The woman introduces herself and proceeds to go on and on about how excited she is that we will be working together. She goes over the job description, the schedule, the rules. I am only half-listening. My mind is stuck in one place, hiccupping like a broken record.

She thought I was someone else?

I watch as she rummages through her desk, searching for yet another form for me to sign. She’s middle-aged, energetic, very chatty. She is also a mom, based on the several photos of two small children that are posted around the room. She seems nice, with kind eyes and a kinder smile. I want to like her, to get to know her. But I can’t help but wonder what she meant when she said she expected “someone else.”

A thought comes to mind, and I am instantly ashamed of it. Still, the more I try to suppress it, the more it persists, nags, hovers:

Was she surprised because I’m black?

***

    When any high school student finds out she has been accepted to the college of her dreams, there is probably some screaming, usually some happy-tears, and often a lot of disbelief. So when I, a Haitian-American, very low-income high school student found out that I had earned a full ride to my (very expensive) top choice, there was a lot of excited screaming (me and my older sister), a lot of joyful singing and praises to the Lord (my parents), and a lot of pinching myself to make sure it wasn’t a dream.

    I spent most of the week on the Washington and Lee University website; reading about the classes and the workload, thinking about all the people I would meet. I wished I could get my high school degree right then and there, I was so eager to begin a new life and an even better education at such an amazing school. My excitement doubled as I read about the many student clubs and organizations. I went to the QuestBridge Scholarship site to see how I might get involved with Washington and Lee’s Quest Scholars chapter. That’s when I saw the racial diversity chart.
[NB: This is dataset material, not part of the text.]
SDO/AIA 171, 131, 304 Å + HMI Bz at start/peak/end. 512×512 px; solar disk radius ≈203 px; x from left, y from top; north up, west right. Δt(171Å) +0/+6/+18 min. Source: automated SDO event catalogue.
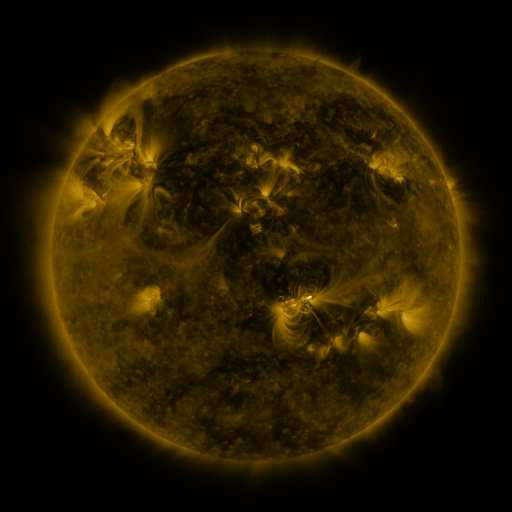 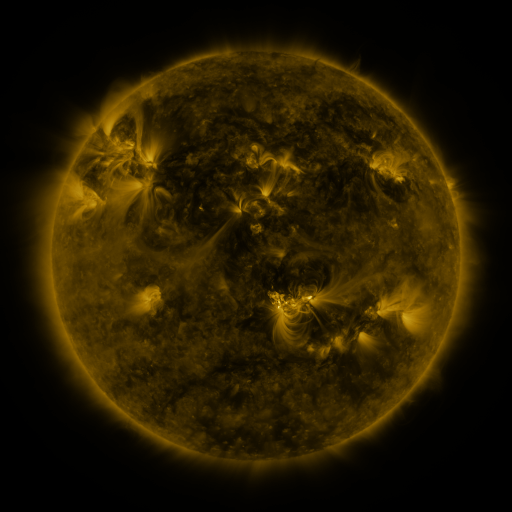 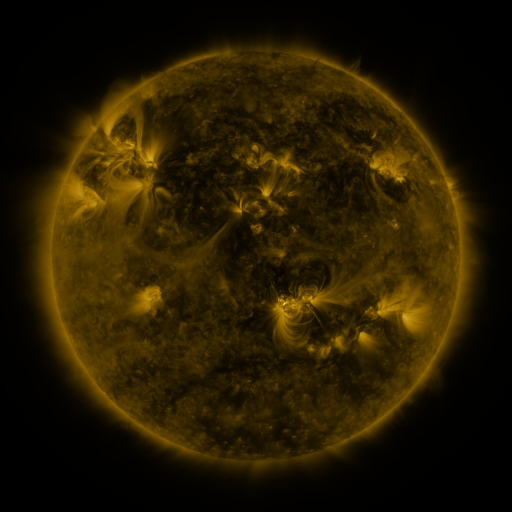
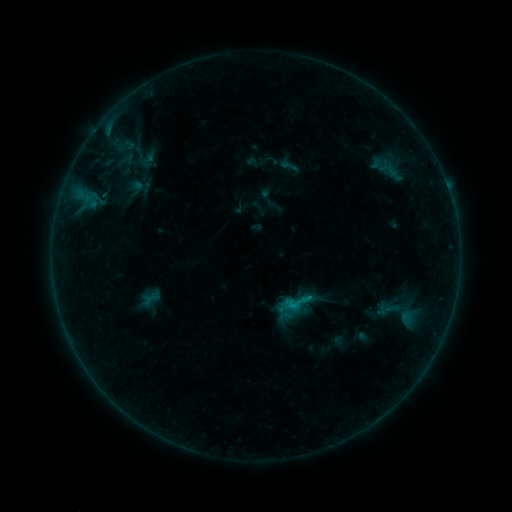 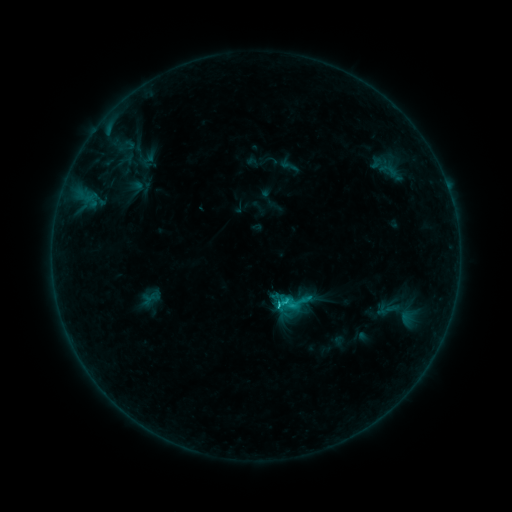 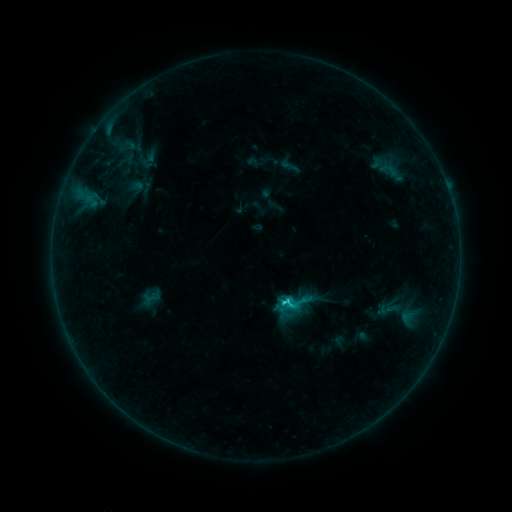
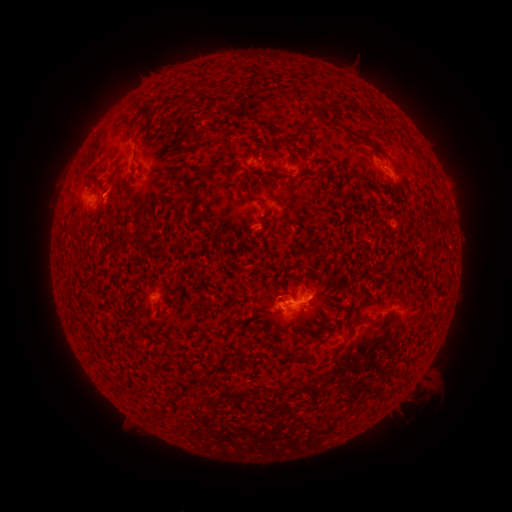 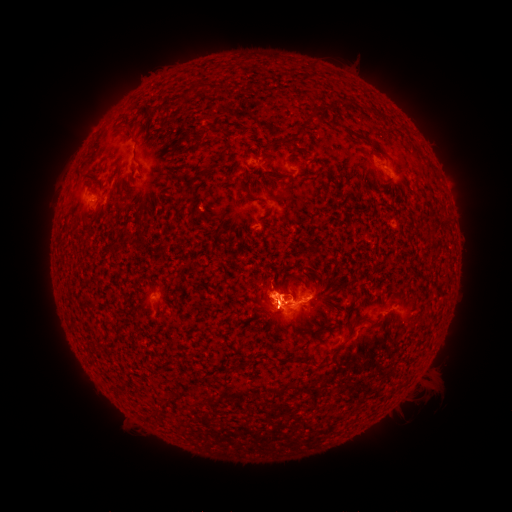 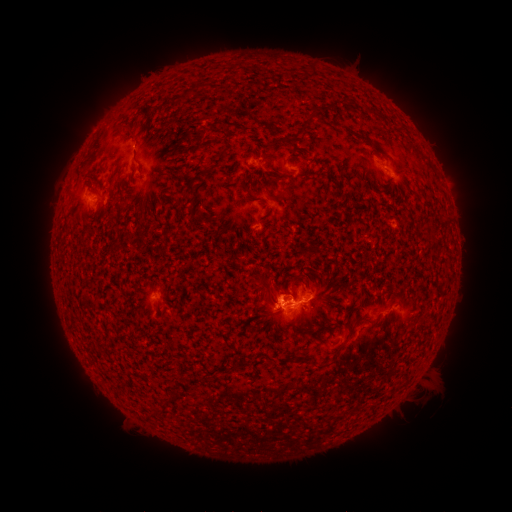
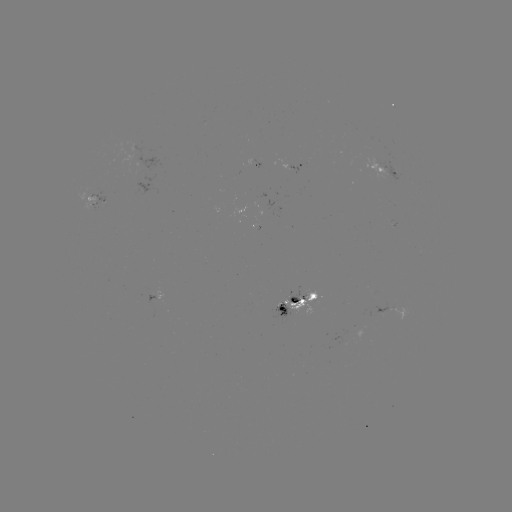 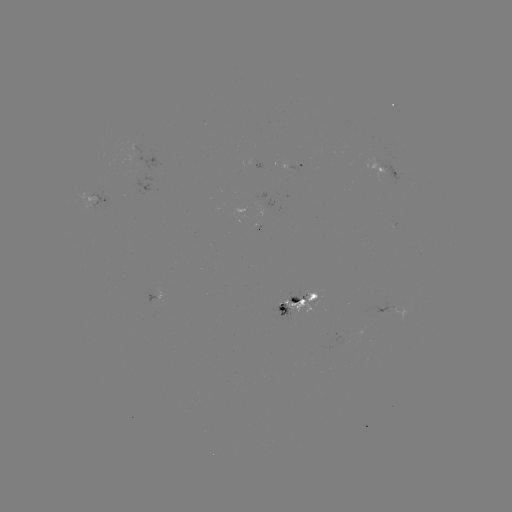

Two of the eight categories glared back at me.

Caucasian: 86%.

African American: 3%.

Three percent?!

I tried to move on, to wave it off as the statistic that it was supposed to be. I continued my surf: learning everything that I could about the admissions process, deciding how I would go about getting my French degree. My dad and I planned our first trip to Lexington for the following April, so we could see the campus on Accepted Students Day.

As we made our way through the winding, mountainous roads of rural southern Virginia, the stats from the diversity chart resurfaced in my mind. I started to feel uneasy, and the aforementioned disbelief kicked into high gear. I thought of what my counselor said when I shared the good news.

“Washington and Lee?! That is a very selective school...”

So why on Earth did they choose me?

On Accepted Students Day, we arrived just in time for the first information session. I surveyed the room, and instantly regretted it. All of my excitement quickly faded, replaced with sudden unease. Reading about the statistics was one thing, being one was something else. My father, blunt by nature, said exactly what I was thinking:

“Are there no black people at this school?”

The unease became a sudden, crippling wave of doubt, fueled by one shameful thought:

    Am I only here because I’m black?

***

    These thoughts have since become less frequent, but they haven’t gone away.  What's worse is that they will always be there. I am doomed to a never-ending struggle, torn between questioning myself and questioning the circumstances. To voice my uncertainty is seen as shameful and insecure, but to hold it back is downright ignorant. If I am confident, then I am too proud but if I am hesitant, then I am too weak.

Contrary to popular belief (and the media) black people don’t always want to “make it about race.” In fact, we’re often the last people who want call attention to it.

That doesn’t mean I don’t think about it. Constantly.

That doesn’t mean I don’t wonder if I am here as a result of my hard work alone, or if I am just another percentage on a racial diversity chart.

That doesn’t mean there is no self-doubt.